Cerca de um terço dos 65 funcionários que permaneceram no USDS pediram demissão na terça-feira em vez de assumir novas funções no DOGE.

“Não usaremos nossas habilidades como tecnólogos para comprometer sistemas governamentais essenciais, colocar em risco dados sensíveis dos americanos ou desmantelar serviços públicos críticos”, escreveram. “Não emprestaremos nossa expertise para executar ou legitimar as ações do DOGE.”

O esforço de corte e queima que Musk está liderando diverge do que foi inicialmente delineado por Trump durante a campanha presidencial de 2024. DOGE, uma referência à criptomoeda meme favorita de Musk, foi inicialmente apresentada como uma comissão de alto nível que existiria fora do governo.

Após a eleição, no entanto, Musk deu a entender que havia mais por vir, postando em seu site de mídia social, X, “Ameaça à democracia? Não, ameaça à BUROCRACIA!!!” Ele se inclinou agressivamente para o papel desde então.

Na semana passada, ele subiu ao palco da Conferência de Ação Política Conservadora, nos arredores de Washington, onde se gabou de suas façanhas e ergueu acima da cabeça uma motosserra chinesa enfeitada, presenteada pelo presidente argentino Javier Milei.

“Esta é a motosserra da burocracia”, Musk gritou do palco.

Ainda assim, Musk tentou manter os talentos técnicos, com a maior parte das demissões no escritório de Serviços Digitais concentradas em pessoas em funções como designers, gerentes de produto, recursos humanos e equipe contratada, de acordo com entrevistas com funcionários atuais e antigos.

Das 40 pessoas demitidas no início deste mês, apenas uma era engenheiro — um funcionário franco e politicamente ativo chamado Jonathan Kamens, que disse em uma entrevista à AP que acredita ter sido demitido por apoiar publicamente a vice-presidente Kamala Harris, uma democrata, em seu blog pessoal e por criticar Musk em conversas com colegas.

“Eu acredito que Elon Musk não está fazendo nada de bom. E eu acredito que quaisquer dados aos quais ele tenha acesso serão usados ​​para propósitos inapropriados e prejudiciais aos americanos”, disse Kamens.

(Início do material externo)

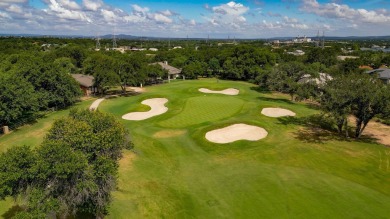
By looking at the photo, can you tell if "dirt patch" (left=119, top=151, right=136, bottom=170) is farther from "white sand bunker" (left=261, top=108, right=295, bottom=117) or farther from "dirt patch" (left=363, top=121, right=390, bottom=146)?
"dirt patch" (left=363, top=121, right=390, bottom=146)

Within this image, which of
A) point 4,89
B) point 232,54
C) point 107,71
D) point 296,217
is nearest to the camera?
point 296,217

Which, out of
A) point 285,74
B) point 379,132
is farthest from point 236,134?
point 285,74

Veteranos do US Digital Service, que falaram sob condição de anonimato por medo de represálias, lembraram de ter experimentado um tipo semelhante de choque sobre como os processos governamentais funcionavam, que Musk e sua equipe estão descobrindo. Com o tempo, muitos desenvolveram uma apreciação pelo motivo pelo qual certas coisas no governo tinham que ser tratadas com mais cuidado do que no setor privado.

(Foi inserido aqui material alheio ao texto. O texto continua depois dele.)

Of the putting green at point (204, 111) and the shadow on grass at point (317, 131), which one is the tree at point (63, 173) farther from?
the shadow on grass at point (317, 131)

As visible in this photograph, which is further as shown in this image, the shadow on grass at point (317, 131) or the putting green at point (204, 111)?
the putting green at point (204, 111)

“’Mova-se rápido e quebre coisas’ pode ser aceitável para alguém que possui um negócio e assume o risco. E se as coisas não vão bem, o dano é compartimentado. Mas quando você quebra coisas no governo, você está quebrando coisas que pertencem a pessoas que não assinaram para isso”, disse Cordell Schachter, que até o mês passado era o diretor de informação do Departamento de Transporte dos EUA.

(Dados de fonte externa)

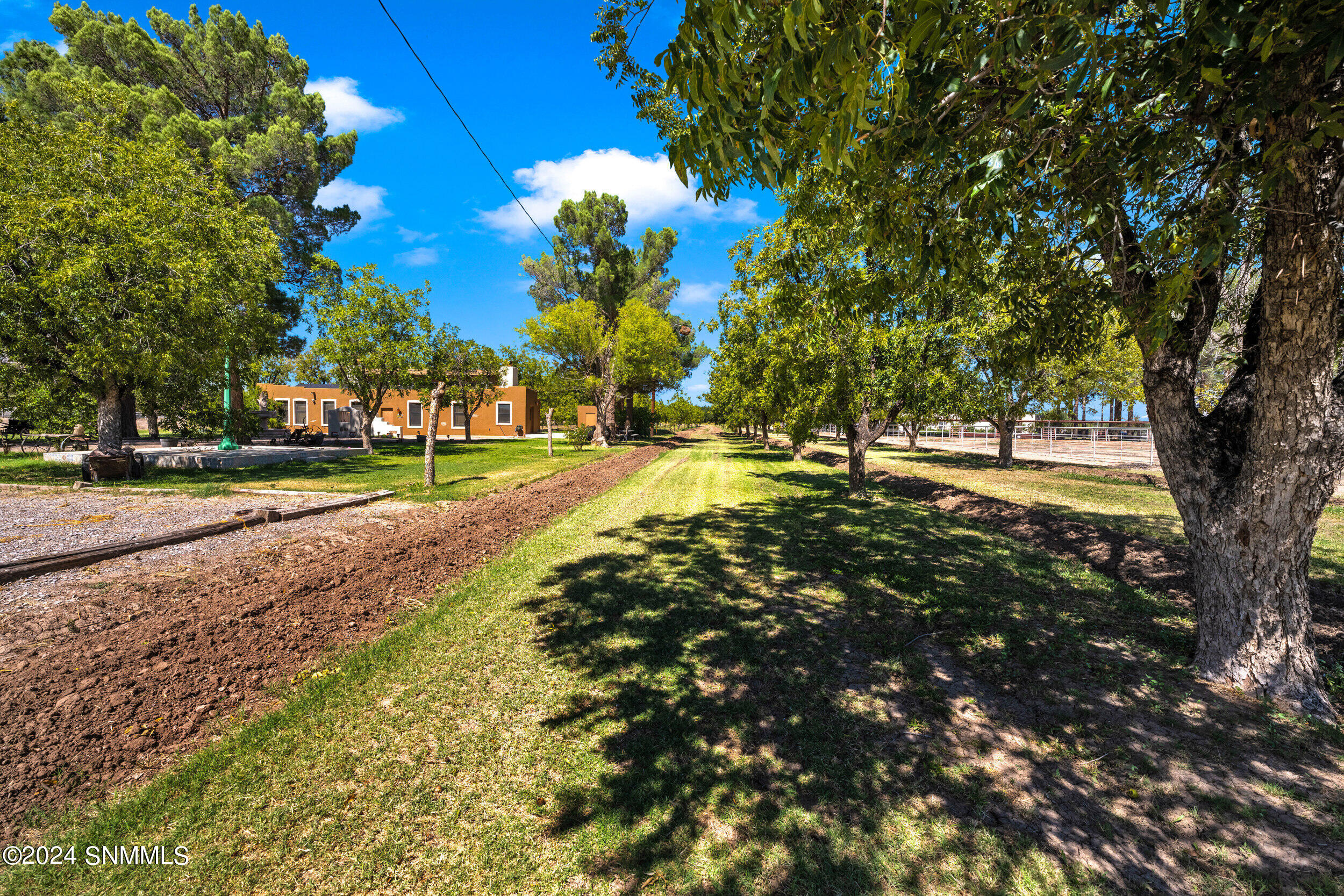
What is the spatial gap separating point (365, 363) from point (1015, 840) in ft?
84.5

O USDS foi criado há mais de uma década para fazer coisas como melhorar serviços para veteranos, e ajudou a criar um portal gratuito administrado pelo governo para que os contribuintes não precisassem passar por terceiros como o TurboTax. Ele também criou sistemas para melhorar a maneira como o governo federal comprava tecnologia.

Ela se envolveu em sua cota justa de brigas burocráticas e guerras territoriais de agências com diretores de informação em todo o governo que se ressentiam de intrusos pisando nos sistemas de suas agências. O poder do USDS em todo o governo derivou da forma de agir em nome da Casa Branca e sua missão fundadora de melhorar o serviço para o povo americano.

Leavitt, o secretário de imprensa da Casa Branca, é um dos três funcionários do governo que enfrentam um processo da The Associated Press com base na primeira e quinta emendas. A AP diz que os três estão punindo a agência de notícias por decisões editoriais às quais se opõem. A Casa Branca diz que a AP não está seguindo uma ordem executiva para se referir ao Golfo do México como Golfo da América.